With Manus, AI experimentation has burst into the open
Watching the automatic hand of the Manus AI agent scroll through a dozen browser windows is unsettling. Give it a task that can be accomplished online, such as building up a promotional network of social-media accounts, researching and writing a strategy document, or booking tickets and hotels for a conference, and Manus will write a detailed plan, spin up a version of itself to browse the web, and give it its best shot.
Manus ai is a system built on top of existing models that can interact with the internet and perform a sequence of tasks without deferring to a human user for permission. Its makers, who are based in China, claim to have built the world’s first general AI agent that “turns your thoughts into actions”. Yet ai labs around the world have already been experimenting with this “agentic” approach in private. What makes Manus notable is not that it exists, but that it has been fully unleashed by its creators. A new age of experimentation is here, and it is happening not within labs, but out in the real world.
Spend more time using Manus and it becomes clear that it still has a lot further to go to become consistently useful. Confusing answers, frustrating delays and never-ending loops make the experience disappointing. In releasing it, its makers have obviously prized a job done first over a job done well.
This is in contrast to the approach of the big American labs. Partly because of concerns about the safety of their innovations, they have kept them under wraps, poking and prodding them until they hit a decent version 1.0. OpenAI waited nine months before fully releasing gpt-2 in 2019. Google’s Lamda chatbot was functioning internally in 2020, but the company sat on it for more than two years before releasing it as Bard.
Big labs have been cautious about agentic ai, too, and for good reason. Granting an agent the freedom to come up with its own ways of solving a problem, rather than relying on prompts from a human at every step, may also increase its potential to do harm. Anthropic and Google have demonstrated “computer use” features, for instance, yet neither has released them widely. And in assorted tests and developer previews, these systems are as limited by policy as technology, handing control back to the user at regular intervals or whenever a complex task needs to be finalised.

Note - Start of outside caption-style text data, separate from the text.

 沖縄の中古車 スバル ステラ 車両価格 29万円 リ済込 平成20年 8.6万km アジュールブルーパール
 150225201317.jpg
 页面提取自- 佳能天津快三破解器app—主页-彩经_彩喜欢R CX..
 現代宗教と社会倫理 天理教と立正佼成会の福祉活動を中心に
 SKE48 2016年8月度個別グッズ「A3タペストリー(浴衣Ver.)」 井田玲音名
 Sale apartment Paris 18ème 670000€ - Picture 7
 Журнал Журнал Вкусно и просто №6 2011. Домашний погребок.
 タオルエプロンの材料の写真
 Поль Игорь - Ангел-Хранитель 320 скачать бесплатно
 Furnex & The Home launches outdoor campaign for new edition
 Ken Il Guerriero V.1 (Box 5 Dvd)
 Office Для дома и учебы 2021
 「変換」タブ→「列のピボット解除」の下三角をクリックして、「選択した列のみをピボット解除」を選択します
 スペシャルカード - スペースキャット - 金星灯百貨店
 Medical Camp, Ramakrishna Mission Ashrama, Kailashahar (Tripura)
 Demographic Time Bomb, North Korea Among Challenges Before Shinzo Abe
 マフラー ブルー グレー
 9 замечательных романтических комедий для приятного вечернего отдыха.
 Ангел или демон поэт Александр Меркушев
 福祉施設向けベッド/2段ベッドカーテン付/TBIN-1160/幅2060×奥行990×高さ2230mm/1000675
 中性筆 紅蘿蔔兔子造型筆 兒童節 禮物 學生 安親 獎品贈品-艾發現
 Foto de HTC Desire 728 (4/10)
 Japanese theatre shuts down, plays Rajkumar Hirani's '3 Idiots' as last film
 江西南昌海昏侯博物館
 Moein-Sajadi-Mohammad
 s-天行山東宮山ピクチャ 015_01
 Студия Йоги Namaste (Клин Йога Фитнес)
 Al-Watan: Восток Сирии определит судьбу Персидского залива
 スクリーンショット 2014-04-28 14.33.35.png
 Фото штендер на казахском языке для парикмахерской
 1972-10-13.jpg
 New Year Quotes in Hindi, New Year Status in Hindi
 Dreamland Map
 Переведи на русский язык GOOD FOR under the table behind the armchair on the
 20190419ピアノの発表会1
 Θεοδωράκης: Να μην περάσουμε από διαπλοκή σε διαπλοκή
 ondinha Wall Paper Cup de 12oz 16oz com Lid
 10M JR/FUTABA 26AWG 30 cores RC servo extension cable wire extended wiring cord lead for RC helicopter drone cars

The existence of Manus makes this cautious approach harder to sustain, however. As the previously wide gap between big AI labs and upstarts narrows, the giants no longer have the luxury of taking their time. And that also means their approach to safety is no longer workable.
To some American observers, fixated on the idea that China might be stealing a march on the West, the fact that Manus is Chinese is especially threatening. But Manus’s success is nowhere near the scale of that of DeepSeek, a Chinese firm that stunned the world with its cheap AI model. Any company, be it American, Chinese or otherwise, could produce a similar agent, provided it used the right off-the-shelf components and had a large enough appetite for risk.
Fortunately, there is little sign yet that Manus has done anything dangerous. But safety can no longer be just a matter of big labs conducting large-scale testing before release. Instead, regulators and companies will need to monitor what is already used in the wild, rapidly respond to any harms they spot and, if necessary, pull misbehaving systems out of action entirely. Whether you like it or not, Manus shows that the future of ai development will play out in the open.